A new report from Moody's Investors Service finds that foreign investments often offer U.S. electric utility shareholders the prospect of higher returns, but hold little immediate upside benefits for bondholders.
The report, Some Investments Riskier Than Others in Wave of Overseas Expansion by U.S. Electric Utilities, finds that for bondholders, such investments detract from alternative uses of free cash flow. The bondholder could apply the invested money to debt service or repayment, or growing retained earnings to offset potential write-offs of stranded investment. The bonds also expose the company and its debtholders to the risk of the target company and to the political and economic risk of the countries in which the companies operate.
Companies investing overseas typically either buy an entire company or build a diversified portfolio of investments in which ownership tends to be less than 50 percent. Containing the risk of such investments most easily is achieved through nonrecourse debt or project financing. Moody's generally views such tools as the least risky alternative for financing an acquisition. But in many foreign acquisitions, such financial obligations may be truly nonrecourse in name only.

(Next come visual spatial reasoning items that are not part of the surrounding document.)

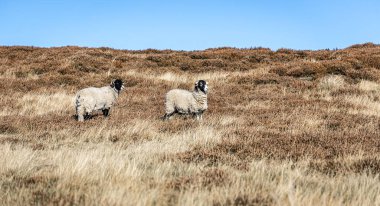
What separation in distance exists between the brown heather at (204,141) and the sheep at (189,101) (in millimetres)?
593

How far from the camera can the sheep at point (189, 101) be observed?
42.1 feet

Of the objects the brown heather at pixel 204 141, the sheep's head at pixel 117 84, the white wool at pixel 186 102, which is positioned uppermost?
the sheep's head at pixel 117 84

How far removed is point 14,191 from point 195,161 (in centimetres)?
314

Moody's believes that in case of a problem overseas, the parent would be unlikely to walk away from a high-profile investment. For example, Virginia Power pledged to its regulators that customers would not suffer ill effects from acquisitions in the U.K. by parent company Dominion Resources. However, Moody's said customers would be hurt if bond ratings deteriorated due to the acquisition. Debt would become more expensive and a rate increase would be needed to pay for it.